Fredericton — It’s going to be a long four months for pedestrians in the capital city who have to find alternative routes to and from work during the closure of the Bill Thorpe Walking Bridge.
The bridge, which connects the north and south sides of Fredericton, is undergoing renovations that will render it out of commission until mid-January. Noting how this will inconvenience hundreds of people who rely on the bridge daily, Mayor Mike O’Brien has come up with a plan.
“Frankly, I didn’t think people would be this upset over the bridge closing, but here we are,” said O’Brien, wearing swim trunks and doing lat stretches at the side of the river by Picaroons. “So in the mornings from 7 to 8:30 a.m.
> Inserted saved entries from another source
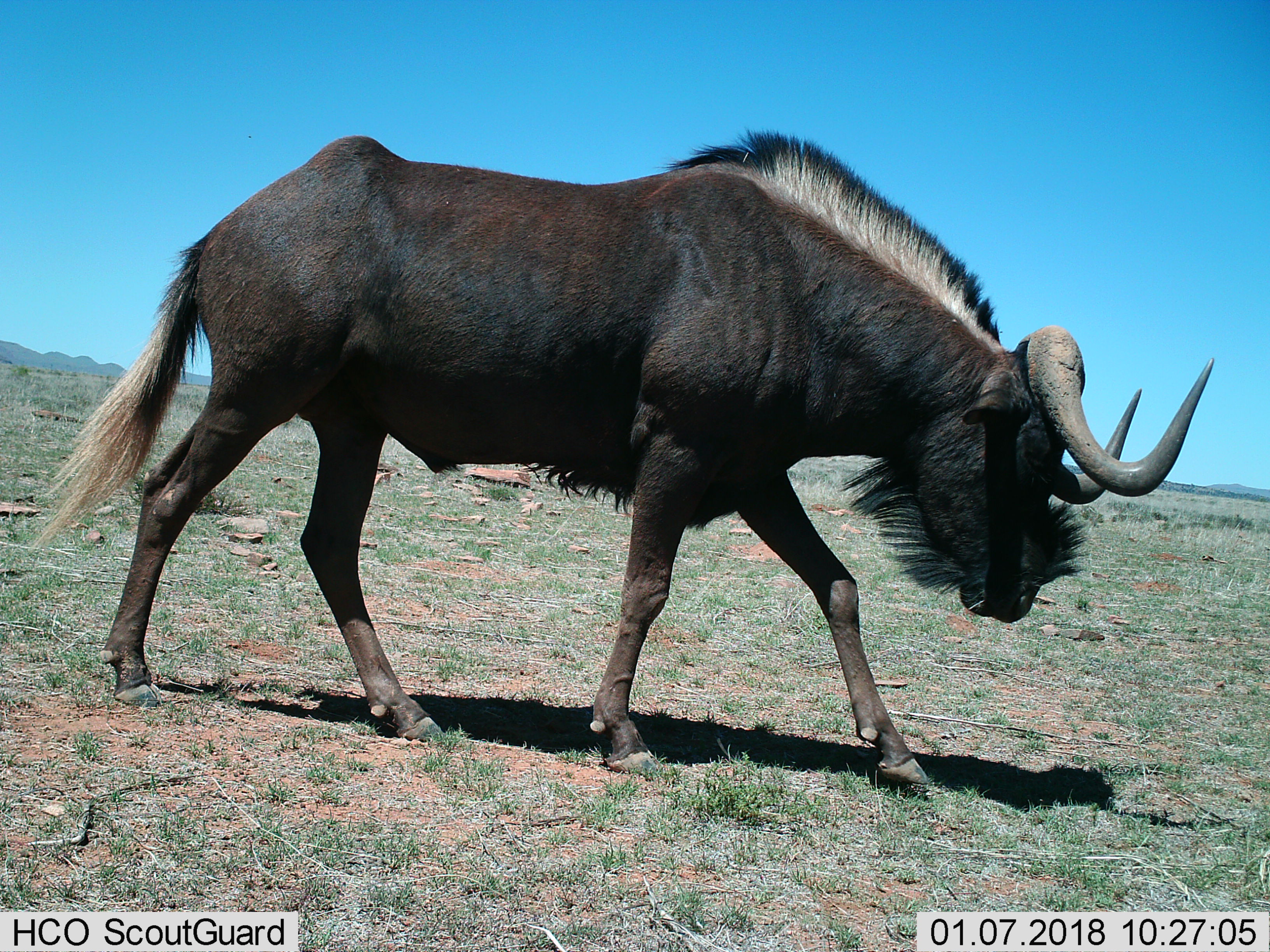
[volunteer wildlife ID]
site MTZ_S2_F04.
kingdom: Animalia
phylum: Chordata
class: Mammalia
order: Artiodactyla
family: Bovidae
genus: Connochaetes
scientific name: Connochaetes gnou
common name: black wildebeest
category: wildebeestblack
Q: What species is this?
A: Wildebeestblack (black wildebeest) (Connochaetes gnou).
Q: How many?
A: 1.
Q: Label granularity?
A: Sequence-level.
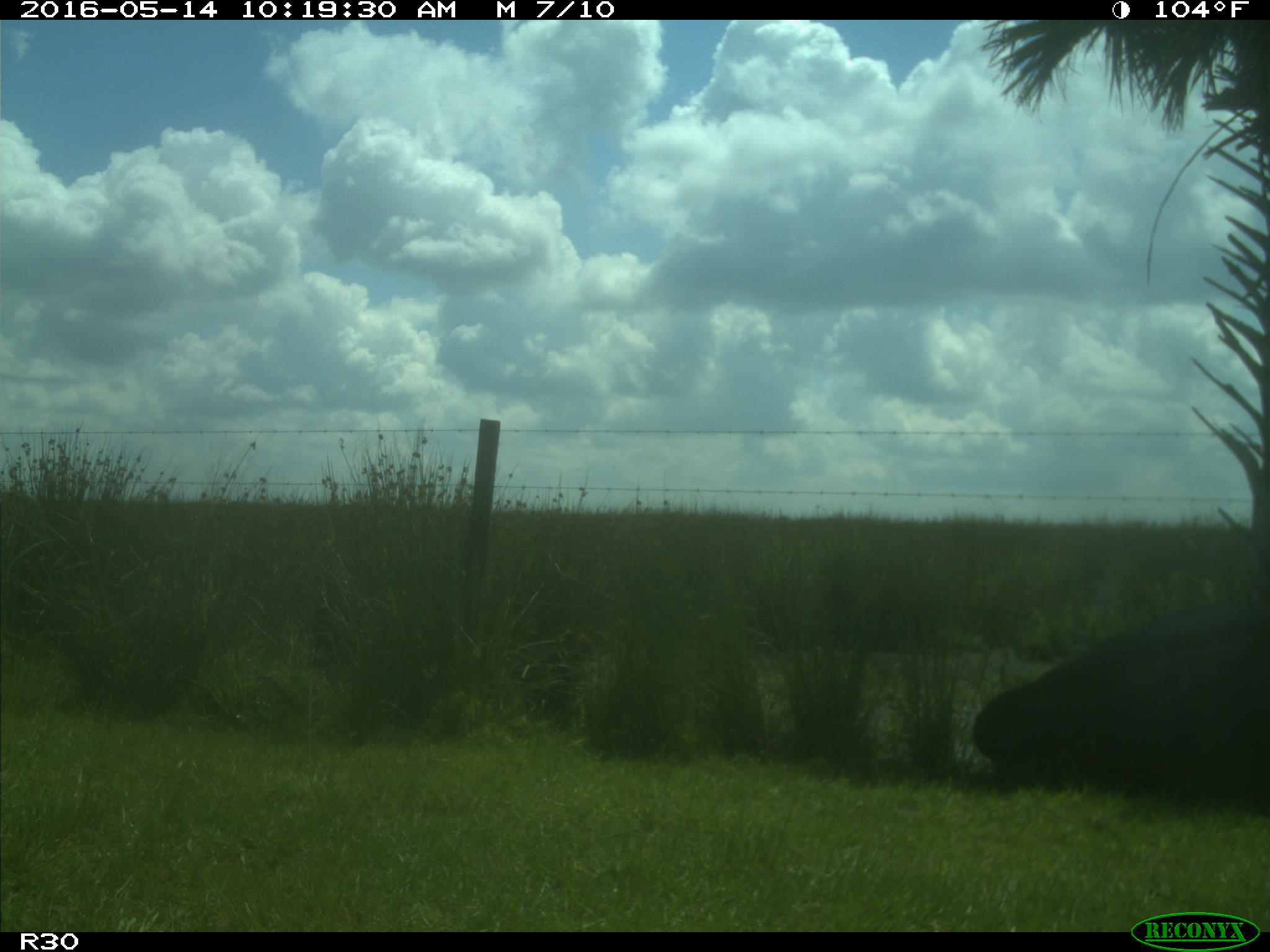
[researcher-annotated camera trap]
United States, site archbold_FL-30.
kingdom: Animalia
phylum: Chordata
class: Mammalia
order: Artiodactyla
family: Bovidae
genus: Bos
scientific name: Bos taurus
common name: domestic cow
I’ll be swimming across the river as many times as I can, carrying people on my back to the side they need to be on. In the afternoons the rides will be from 4 to 5:30.
“Please form an orderly queue, and yes, there will be a weight limit. I’m strong but I’m not a machine!”
O’Brien, who said he’ll wear a wetsuit when temperatures drop, added that he’s anticipating this plan to benefit himself as much as Frederictonians.
“This is killing two birds with one stone — I can help people get where they need to go, and I get an amazing workout. I’m going to have a killer bod by January!”
Locals are pleased with the mayor for stepping — or swimming — up.
“I get that the upgrades are necessary, but the bridge closure would have added a full hour to my commute,” said Barker’s Point resident Beth Hammil, who works at the Regent Mall. “You can’t walk or bike across the Princess Margaret Bridge, and the Westmorland is so far out of my way it’s not even worth it. Thankfully we have a mayor who really seems to get that, and who cares about his constituents. God love him!”
“I feel kind of weird about climbing onto some politician’s back and wrapping my arms around his neck, but it is what it is,” shrugged Matthew O’Donnell of Nashwaaksis. “I hope I don’t get too soaked before work. I guess if I bring a change of clothes it should be okay.”
O’Brien said that, for anyone who feels awkward about the unconventional arrangement, they should simply try to imagine him as a boat, or as a paddleboard — not as a mayor.
“I’m just a vessel. Don’t think anything of it,” he added, easing into the chilly water and shivering. “But if you want to take this into consideration when you’re voting in the next municipal election, I won’t discourage you!”